L’assistance a la possibilité de s’essayer à dessiner des émotions. Un rond pour la figure, des yeux, une bouche, des sourcils. Avec ces quelques éléments, on peut faire comprendre beaucoup de choses. « Un kit, avec cela vous pourrez presque tout dessiner ! Ensuite, il suffit d’habiller les personnages, leur donner des signes distinctifs comme la couleur des cheveux, des taches de rousseur, etc. » Testant un rugissement sur un groupe de collégiennes, il s’exclame : « Voilà, vous en avez une autre : l’expression de la surprise ! » Marc Lizano aura ainsi, sur ces deux jours, rencontré toutes les classes de 6e, y compris la Segpa, et aura tenté de leur faire comprendre que l’on peut avoir plaisir à dessiner tout au long de sa vie.

 

Marc Lizano, un enfant du pays

Bertrand Galic et Marc Lizano à la Biennale du livre d'histoire à Pontivy, le 24 avril.
Bertrand Galic et Marc Lizano à la Biennale du livre d’histoire à Pontivy, le 24 avril.

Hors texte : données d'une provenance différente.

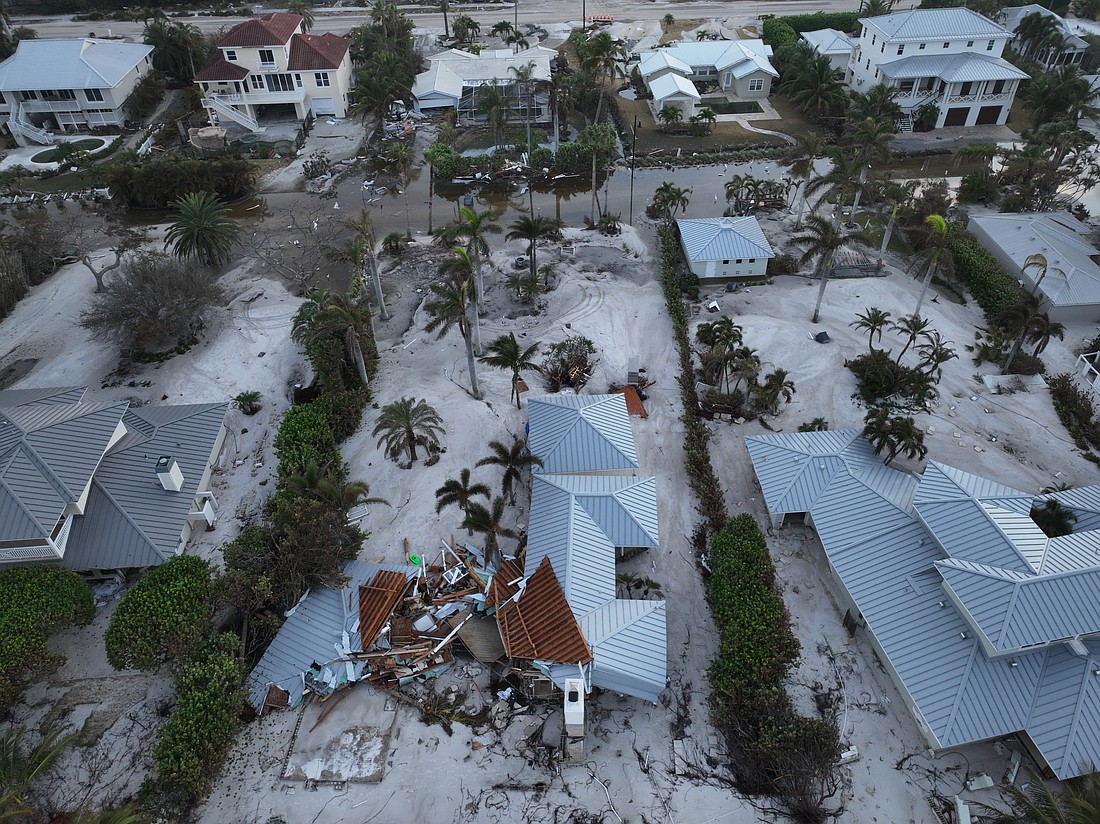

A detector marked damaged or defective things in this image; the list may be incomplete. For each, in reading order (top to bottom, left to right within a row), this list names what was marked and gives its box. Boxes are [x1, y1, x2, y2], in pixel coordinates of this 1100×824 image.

Né à Vannes il y a 45 ans, c’est à Ploërmel que Marc Lizano a passé sa jeunesse. Après le bac obtenu au lycée Brocéliande (Guer), il étudie la philosophie à la fac de Rennes, tout en dessinant pour des fanzines. Arrivé à l’illustration par les livres scolaires des éditions Nathan, il a aujourd’hui une cinquantaine de livres (dont 20 bandes dessinées) à son actif. Le dernier en date : « Le Cheval d’orgueil », d’après Per-Jakez Hélias, avec Bertrand Galic au scénario. Le récit autobiographique du garçon de Pouldreuzic (29) est paru en 1975. L’adaptation BD sera traduite en breton pour la fin de l’année. Marc Lizano sera présent au salon du livre de Vannes, en juin prochain.